当前位置:网站首页>Service online governance
Service online governance
2022-06-30 13:39:00 【51CTO】
Online governance is based on the results of quantitative analysis , Adjust the operation status of online services through corresponding plans , Ensure the normal operation of online services , Next, we will discuss the common plans for online services , And how to ensure the automatic triggering and adjustment of the plan .
The ideal way to quickly locate the fault and stop the loss is to connect the fault location with the implementation of the plan , When something goes wrong , Be able to judge the general type of fault and the corresponding plan , And trigger the automatic implementation of the plan .
Of course, there are many aspects to consider in the actual fault handling process , Although not all faults can be prepared in advance , But we can classify faults according to historical faults and some prior knowledge , Establish corresponding plans .
in addition , When establishing the plan, it should be easy to implement and trigger , If it is not convenient to execute , It is difficult to deal with the fault in a short time , The most critical issue is to judge when the plan is triggered , And whether the plan should be implemented at present . Online service stability failures can be broadly classified as the following causes .
- Failure caused by change
Change is the main source of stability failure , There are many sources of change in the broad sense of the system , The most common service changes generally include application changes 、 Configuration change and data change . In addition to service changes , Changes in environment and hardware , For example, the network bandwidth changes 、 Link change of machine room, etc , It can also be classified into the broad category of change .
- Faults caused by flow and capacity changes
This type of failure corresponds to the sudden change of input flow analyzed in the previous stability guarantee , If the service doesn't have enough response mechanism in advance , It will lead to certain potential stability hazards .
- Dependency failure
Dependent service failure will affect the upstream services that call dependent services , Dependent service failures can be divided into strong dependent service failures and weak dependent service failures , These two will have corresponding treatment methods .

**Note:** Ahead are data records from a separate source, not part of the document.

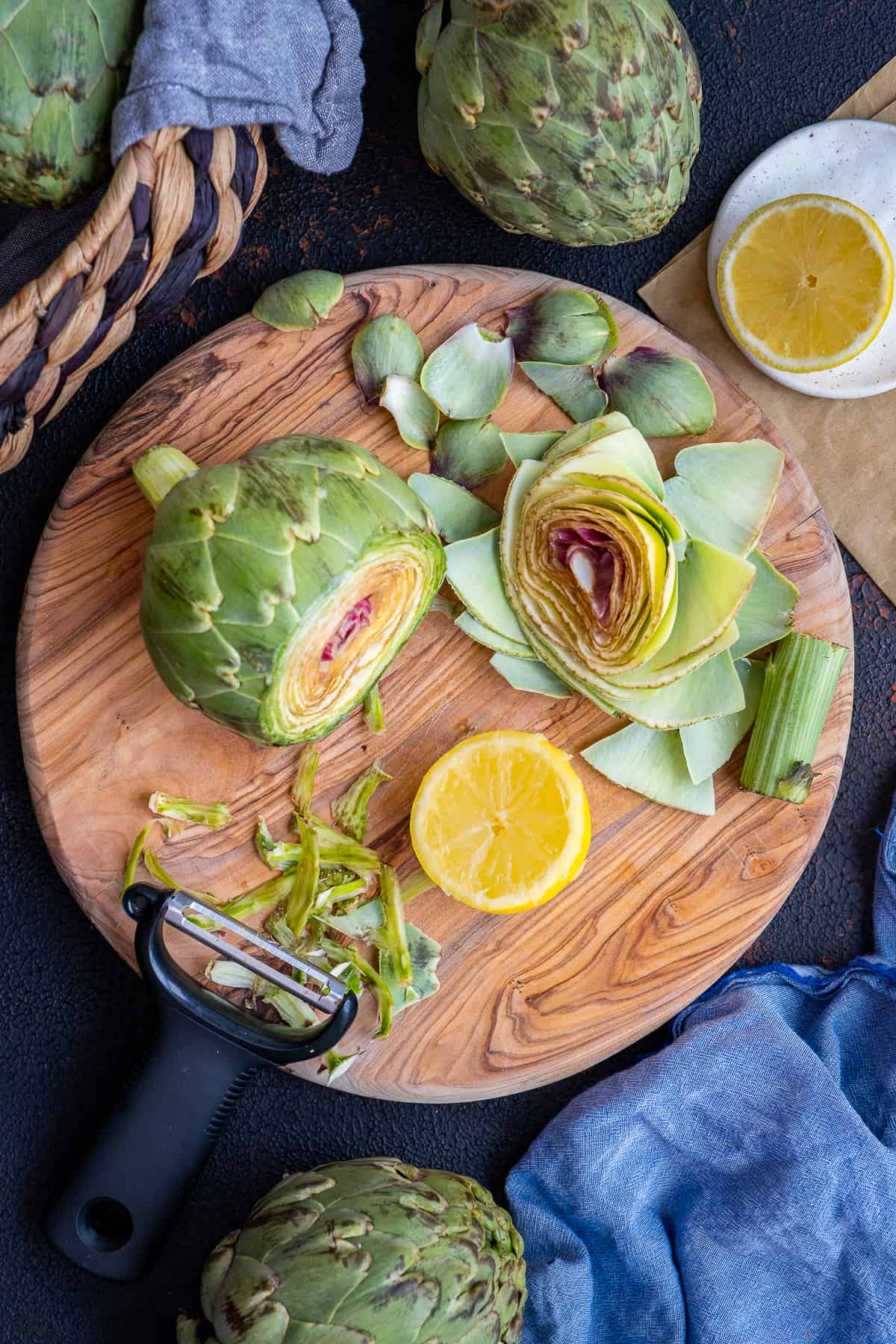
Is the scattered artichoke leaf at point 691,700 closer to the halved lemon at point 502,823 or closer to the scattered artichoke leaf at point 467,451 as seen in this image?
the halved lemon at point 502,823

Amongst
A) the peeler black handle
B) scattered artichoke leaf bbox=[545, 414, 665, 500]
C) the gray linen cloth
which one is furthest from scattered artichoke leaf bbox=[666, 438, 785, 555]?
the peeler black handle

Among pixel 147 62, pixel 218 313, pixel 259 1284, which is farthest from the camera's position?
pixel 218 313

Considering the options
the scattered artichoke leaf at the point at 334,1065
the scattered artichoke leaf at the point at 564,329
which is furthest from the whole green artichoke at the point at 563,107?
the scattered artichoke leaf at the point at 334,1065

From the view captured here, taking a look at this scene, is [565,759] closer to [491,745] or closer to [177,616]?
[491,745]

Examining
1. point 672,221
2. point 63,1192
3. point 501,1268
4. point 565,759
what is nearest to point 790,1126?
point 501,1268

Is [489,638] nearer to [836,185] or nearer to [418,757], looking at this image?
[418,757]

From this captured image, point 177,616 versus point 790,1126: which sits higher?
point 177,616

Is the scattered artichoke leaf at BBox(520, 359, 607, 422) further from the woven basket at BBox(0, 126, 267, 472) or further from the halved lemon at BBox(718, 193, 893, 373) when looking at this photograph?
the woven basket at BBox(0, 126, 267, 472)

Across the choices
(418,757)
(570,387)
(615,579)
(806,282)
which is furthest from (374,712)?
(806,282)
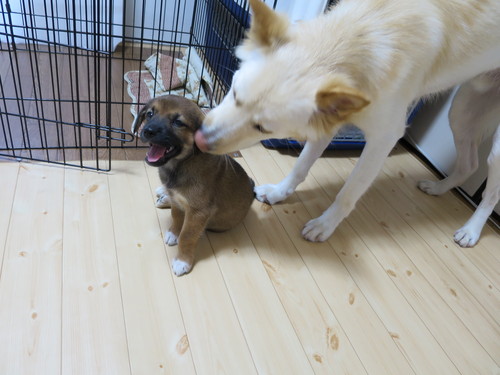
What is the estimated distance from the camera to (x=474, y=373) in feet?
4.33

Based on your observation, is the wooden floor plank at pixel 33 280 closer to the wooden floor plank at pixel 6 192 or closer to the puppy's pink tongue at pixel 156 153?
the wooden floor plank at pixel 6 192

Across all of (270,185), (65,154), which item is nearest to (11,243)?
(65,154)

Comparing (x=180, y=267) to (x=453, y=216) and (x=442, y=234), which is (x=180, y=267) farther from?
(x=453, y=216)

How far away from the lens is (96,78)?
5.17 feet

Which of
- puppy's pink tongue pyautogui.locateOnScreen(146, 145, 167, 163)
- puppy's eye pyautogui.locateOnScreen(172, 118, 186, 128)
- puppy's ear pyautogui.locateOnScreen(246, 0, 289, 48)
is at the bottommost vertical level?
puppy's pink tongue pyautogui.locateOnScreen(146, 145, 167, 163)

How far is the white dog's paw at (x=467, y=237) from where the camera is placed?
185 centimetres

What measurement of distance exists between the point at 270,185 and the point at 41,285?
43.9 inches

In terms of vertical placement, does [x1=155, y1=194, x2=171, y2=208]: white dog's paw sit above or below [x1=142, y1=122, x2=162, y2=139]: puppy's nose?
below

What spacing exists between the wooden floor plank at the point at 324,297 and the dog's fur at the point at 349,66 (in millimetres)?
556

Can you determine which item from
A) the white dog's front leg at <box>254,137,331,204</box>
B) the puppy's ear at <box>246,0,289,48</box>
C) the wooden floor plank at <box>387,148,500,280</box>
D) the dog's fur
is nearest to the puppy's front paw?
the white dog's front leg at <box>254,137,331,204</box>

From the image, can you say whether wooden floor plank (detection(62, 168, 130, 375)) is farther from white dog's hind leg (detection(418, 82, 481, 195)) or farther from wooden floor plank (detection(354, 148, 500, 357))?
white dog's hind leg (detection(418, 82, 481, 195))

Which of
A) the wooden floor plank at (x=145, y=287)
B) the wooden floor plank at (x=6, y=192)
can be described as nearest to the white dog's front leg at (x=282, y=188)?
the wooden floor plank at (x=145, y=287)

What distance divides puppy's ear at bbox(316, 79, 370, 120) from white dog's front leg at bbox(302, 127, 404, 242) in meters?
0.41

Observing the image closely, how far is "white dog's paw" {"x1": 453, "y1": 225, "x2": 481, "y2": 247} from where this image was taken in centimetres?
185
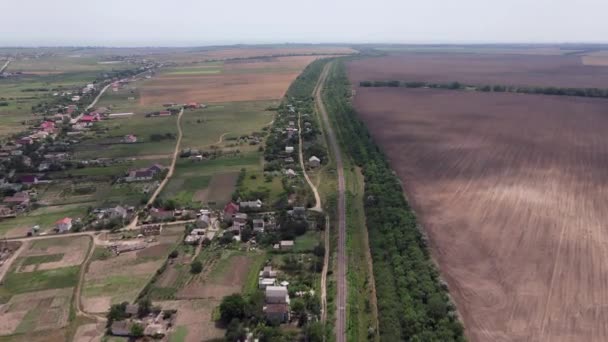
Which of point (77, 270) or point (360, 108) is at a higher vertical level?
point (360, 108)

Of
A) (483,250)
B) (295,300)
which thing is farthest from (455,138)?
(295,300)

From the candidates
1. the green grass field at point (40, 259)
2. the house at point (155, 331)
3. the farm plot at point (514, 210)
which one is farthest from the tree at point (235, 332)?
the green grass field at point (40, 259)

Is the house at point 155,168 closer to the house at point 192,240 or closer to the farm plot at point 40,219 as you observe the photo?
the farm plot at point 40,219

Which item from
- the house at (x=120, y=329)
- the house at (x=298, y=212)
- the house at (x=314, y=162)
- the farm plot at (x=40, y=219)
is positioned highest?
the house at (x=314, y=162)

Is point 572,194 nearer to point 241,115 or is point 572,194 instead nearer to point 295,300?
point 295,300

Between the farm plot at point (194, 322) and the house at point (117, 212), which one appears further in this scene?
the house at point (117, 212)

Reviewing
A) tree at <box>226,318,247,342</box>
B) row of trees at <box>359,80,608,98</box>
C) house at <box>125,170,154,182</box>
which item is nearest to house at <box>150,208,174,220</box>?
house at <box>125,170,154,182</box>

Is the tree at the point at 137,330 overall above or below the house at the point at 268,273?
below

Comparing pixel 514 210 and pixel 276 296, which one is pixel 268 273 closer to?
pixel 276 296
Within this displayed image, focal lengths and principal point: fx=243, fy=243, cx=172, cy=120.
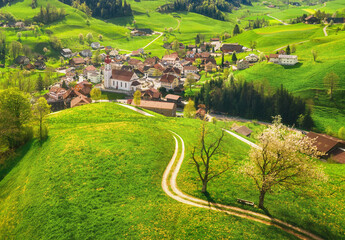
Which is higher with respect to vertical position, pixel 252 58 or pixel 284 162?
pixel 252 58

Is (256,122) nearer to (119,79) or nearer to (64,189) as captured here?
(119,79)

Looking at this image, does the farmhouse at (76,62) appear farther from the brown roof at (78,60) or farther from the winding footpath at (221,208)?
the winding footpath at (221,208)

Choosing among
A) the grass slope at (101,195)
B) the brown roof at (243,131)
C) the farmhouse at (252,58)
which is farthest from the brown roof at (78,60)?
the grass slope at (101,195)

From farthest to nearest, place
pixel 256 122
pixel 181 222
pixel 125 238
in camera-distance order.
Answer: pixel 256 122 → pixel 181 222 → pixel 125 238

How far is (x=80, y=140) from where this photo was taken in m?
47.4

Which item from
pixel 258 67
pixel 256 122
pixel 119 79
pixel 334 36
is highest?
pixel 334 36

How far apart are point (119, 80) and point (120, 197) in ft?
367

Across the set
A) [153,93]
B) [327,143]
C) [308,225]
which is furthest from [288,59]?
[308,225]

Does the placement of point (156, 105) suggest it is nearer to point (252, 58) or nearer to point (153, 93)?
point (153, 93)

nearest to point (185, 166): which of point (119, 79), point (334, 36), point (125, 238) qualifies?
point (125, 238)

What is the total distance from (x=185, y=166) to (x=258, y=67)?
11735 centimetres

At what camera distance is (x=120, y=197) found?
33.1 metres

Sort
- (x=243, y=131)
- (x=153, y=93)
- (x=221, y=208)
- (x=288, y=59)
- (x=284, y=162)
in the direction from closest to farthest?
(x=284, y=162), (x=221, y=208), (x=243, y=131), (x=153, y=93), (x=288, y=59)

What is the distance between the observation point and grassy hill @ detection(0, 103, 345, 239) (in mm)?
27953
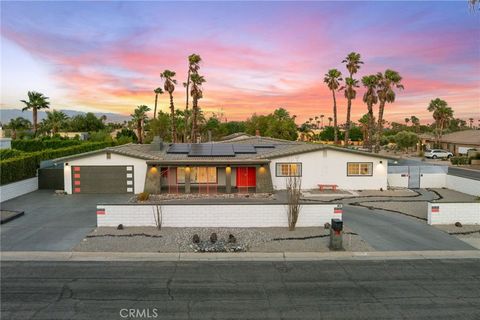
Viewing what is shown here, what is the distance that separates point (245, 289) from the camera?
12.4m

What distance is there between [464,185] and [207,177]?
21.9 meters

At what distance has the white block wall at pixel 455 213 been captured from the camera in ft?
67.9

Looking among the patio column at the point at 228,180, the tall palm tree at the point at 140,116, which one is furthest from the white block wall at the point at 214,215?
the tall palm tree at the point at 140,116

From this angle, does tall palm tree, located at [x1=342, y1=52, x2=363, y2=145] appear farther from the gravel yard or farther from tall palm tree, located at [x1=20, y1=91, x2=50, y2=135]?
tall palm tree, located at [x1=20, y1=91, x2=50, y2=135]

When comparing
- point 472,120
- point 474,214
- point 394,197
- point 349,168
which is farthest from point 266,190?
point 472,120

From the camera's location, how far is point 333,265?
14797 millimetres

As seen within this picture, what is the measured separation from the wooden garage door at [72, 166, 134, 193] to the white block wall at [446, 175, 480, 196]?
27.9m

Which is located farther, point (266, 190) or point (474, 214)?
point (266, 190)

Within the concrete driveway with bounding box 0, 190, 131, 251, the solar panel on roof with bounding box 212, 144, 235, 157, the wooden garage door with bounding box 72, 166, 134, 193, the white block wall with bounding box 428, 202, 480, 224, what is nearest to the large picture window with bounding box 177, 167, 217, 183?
the solar panel on roof with bounding box 212, 144, 235, 157

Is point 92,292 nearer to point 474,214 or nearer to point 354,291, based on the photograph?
point 354,291

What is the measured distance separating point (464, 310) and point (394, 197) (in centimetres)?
1862

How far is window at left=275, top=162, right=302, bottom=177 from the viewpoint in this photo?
31.6 m

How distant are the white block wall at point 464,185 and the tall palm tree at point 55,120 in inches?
3146

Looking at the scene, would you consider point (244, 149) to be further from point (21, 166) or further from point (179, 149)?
point (21, 166)
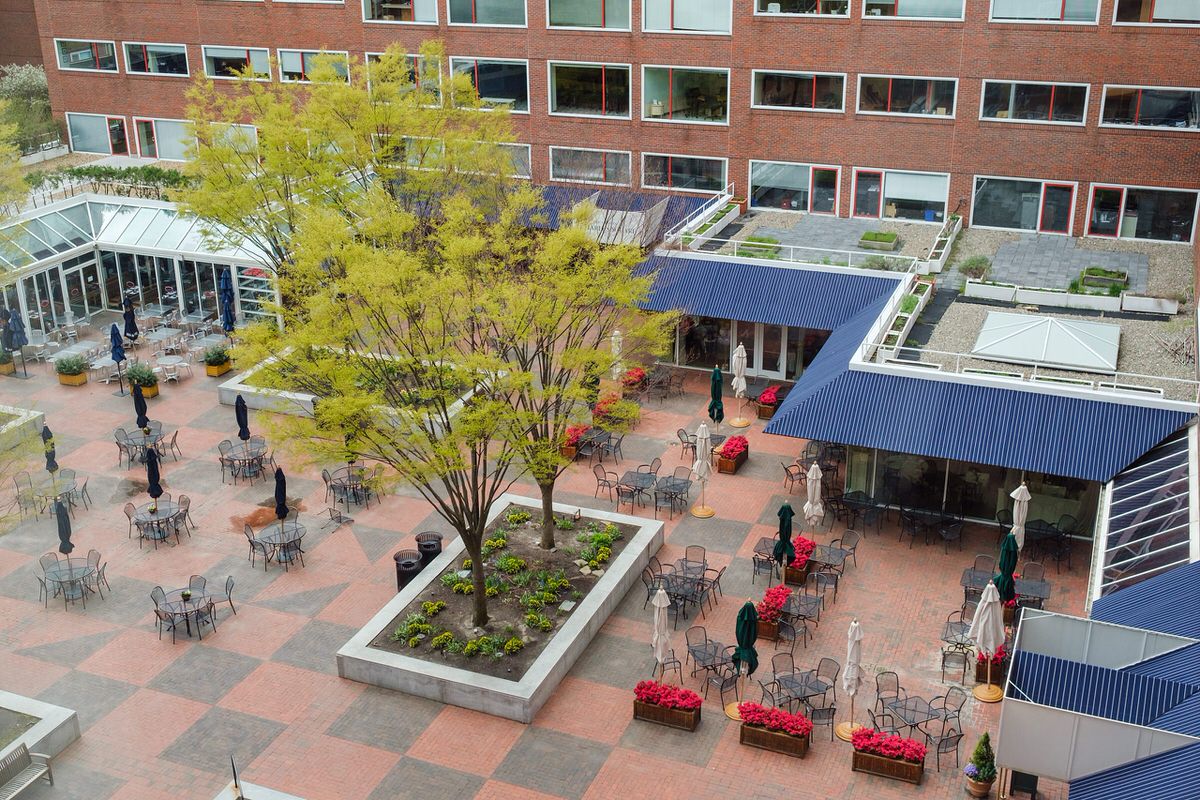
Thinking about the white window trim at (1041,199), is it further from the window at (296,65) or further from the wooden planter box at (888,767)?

- Computer room 、 Network and other hardware and environment failures
Hardware and environmental failures are characterized by the inability to predict , Randomness and contingency are very big , And once it happens, it is often a system level problem , There will be serious consequences .
- other
such as ID Failure caused by generator overflow .
The scenario of fault refers to the category of stability fault according to the above , And then refine some scenes that are convenient for identification and judgment , Such as sudden increase of inlet flow 、 Access layer failure 、 Strongly dependent service failure 、 Weak dependency service failure and other subdivided scenarios . The purpose of dividing these scenarios is to , Further identify the root cause of the fault ( Not necessarily the most fundamental reason , It is classified from the perspective of stop loss ). Therefore, it can be applied to those scenarios that are easy to judge the fault through the observability index , And it is convenient to formulate the corresponding scenario plan , Make scene classification .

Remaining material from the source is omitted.